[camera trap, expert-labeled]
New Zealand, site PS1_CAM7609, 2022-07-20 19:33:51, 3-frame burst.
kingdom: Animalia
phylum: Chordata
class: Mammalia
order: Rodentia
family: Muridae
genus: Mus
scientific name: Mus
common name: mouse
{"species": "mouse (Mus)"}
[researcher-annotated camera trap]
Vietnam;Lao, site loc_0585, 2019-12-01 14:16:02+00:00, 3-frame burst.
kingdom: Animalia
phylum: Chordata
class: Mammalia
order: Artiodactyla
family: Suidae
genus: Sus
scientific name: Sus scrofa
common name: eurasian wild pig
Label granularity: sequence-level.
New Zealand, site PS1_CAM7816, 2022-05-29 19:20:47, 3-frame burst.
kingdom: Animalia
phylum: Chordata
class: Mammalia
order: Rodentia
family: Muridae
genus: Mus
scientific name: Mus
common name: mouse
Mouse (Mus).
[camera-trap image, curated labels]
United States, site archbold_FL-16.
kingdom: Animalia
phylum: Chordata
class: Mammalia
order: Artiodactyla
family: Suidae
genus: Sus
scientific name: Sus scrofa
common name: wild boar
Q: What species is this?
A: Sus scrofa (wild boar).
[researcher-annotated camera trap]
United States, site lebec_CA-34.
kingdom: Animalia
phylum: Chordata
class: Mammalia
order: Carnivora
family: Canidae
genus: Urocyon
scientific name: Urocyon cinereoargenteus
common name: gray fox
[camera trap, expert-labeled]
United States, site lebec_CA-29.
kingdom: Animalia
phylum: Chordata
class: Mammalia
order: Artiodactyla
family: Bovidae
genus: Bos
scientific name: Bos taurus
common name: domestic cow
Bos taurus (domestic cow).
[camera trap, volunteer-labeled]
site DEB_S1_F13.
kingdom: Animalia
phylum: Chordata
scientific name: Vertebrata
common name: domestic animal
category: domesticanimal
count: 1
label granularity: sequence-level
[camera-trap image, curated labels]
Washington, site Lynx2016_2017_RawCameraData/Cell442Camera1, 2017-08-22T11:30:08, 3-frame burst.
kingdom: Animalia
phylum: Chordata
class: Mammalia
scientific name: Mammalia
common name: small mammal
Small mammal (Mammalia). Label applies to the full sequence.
################
Exercise objective =>
Among the lines of the material, count those that contain the string "site" and state only that count.

Response to the exercise =>
8